• Passage for review:
It is not 'natural' for a horse to poop and walk. They will do so if there is a need to keep moving, but mine all leave piles in the corral, not streaks. When one hesitates in a way that feels like, "I want to poop now", I usually let them, but they have never put up a fuss if I give a squeeze to keep them moving. I've certainly never needed a crop to keep them moving.

If I did shows or competition, I would train them to keep going. But I don't and never will. We normally keep 50-75 feet separation on a trail, so one horse stopping to poop doesn't cause much problem. I don't recall any of them ever asking to stop to poop at a fast trot or canter. Maybe I have weird horses.


----------



## beau159 (Oct 4, 2010)

I show locally. 

And yes, I let my horse stop to poop. 

Maybe I'm too nice to him. Although I really can't recall him having to poop while in the arena at a show. Usually takes care of his business before when I'm warming him up.

To each his own.


----------



## JCnGrace (Apr 28, 2013)

DuckDodgers said:


> I would also be mighty ticked off if someone tried to tell me not to stop and eat a granola bar while walking down a trail, but I don't allow my horse to stop to eat while I'm riding! Personally, I think that it is a bad habit for my horse. I don't show anymore (would love to again in the future!) but when I did my horse had a tendency to poop in the ring. It just always seemed to happen. No way in heck did I want him to get the idea that he could just stop whenever he needed to go! If you allow them to stop on a "fun" ride then it makes it that much more likely that they'll stop in a serious ride where it counts.
> 
> I also think that it's good manners for a horse to keep going at the gait you ask until you tell them otherwise. If we're walking along then I expect you to keep walking type thing. If we're already stopped for some reason then there's nothing wrong with it. I can see why some people won't care, so I don't mind having to wait for someone else's horse to go while riding with them.

• Exercises to complete:
1 - In the forum thread, how much separation does the first poster normally keep between horses on a trail?
2 - Write out the forum thread between "I show locally." and "each his own.", inclusive, substituting "ring" for "arena".
You will not need the lines placed after the forum thread.

• Exercise data:

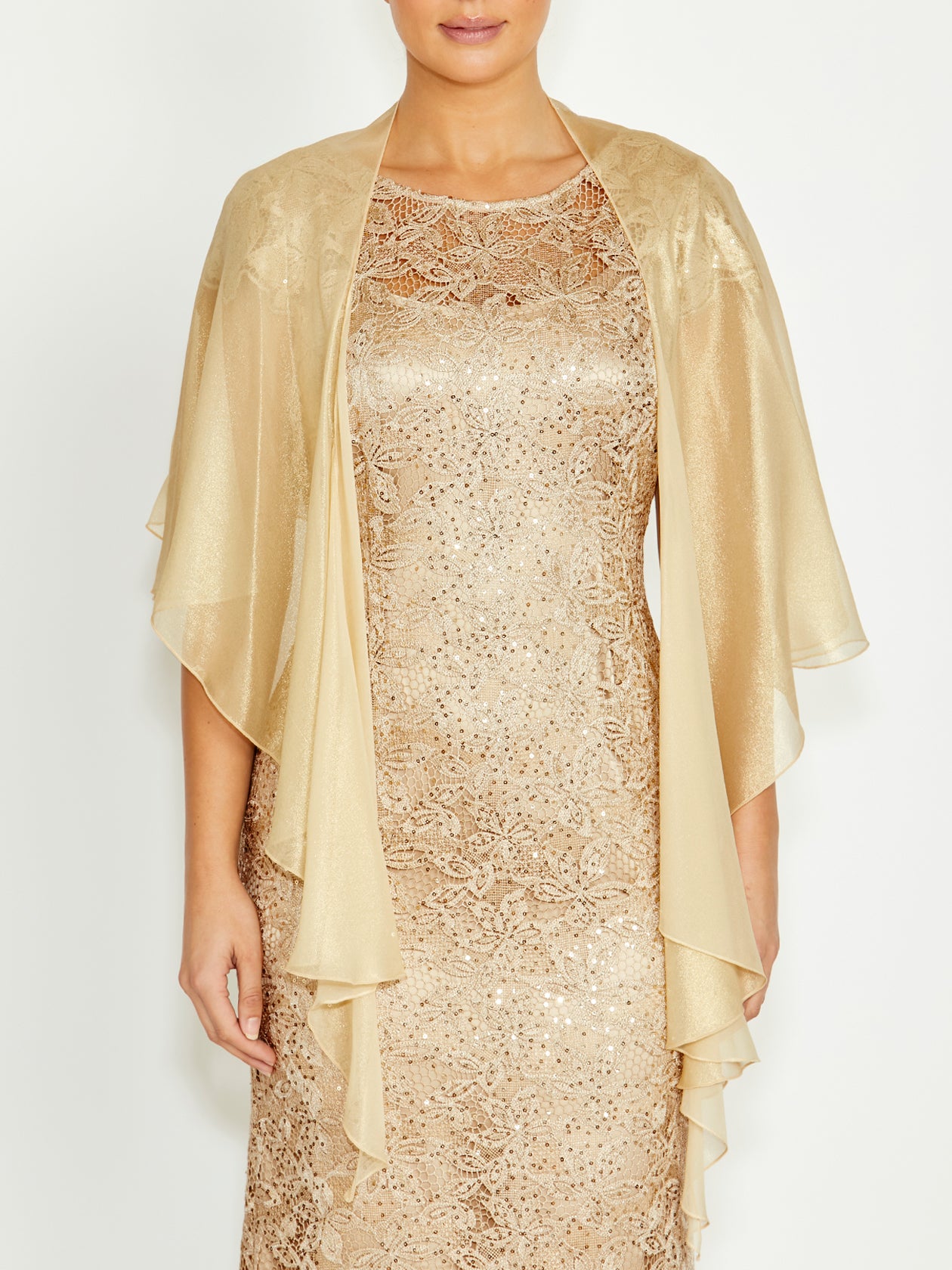 gold shrugs for evening dresses Wedding Guest Gold Shrug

• Written answers:
1 - 50-75 feet.

2 -
I show locally. 

And yes, I let my horse stop to poop. 

Maybe I'm too nice to him. Although I really can't recall him having to poop while in the ring at a show. Usually takes care of his business before when I'm warming him up.

To each his own.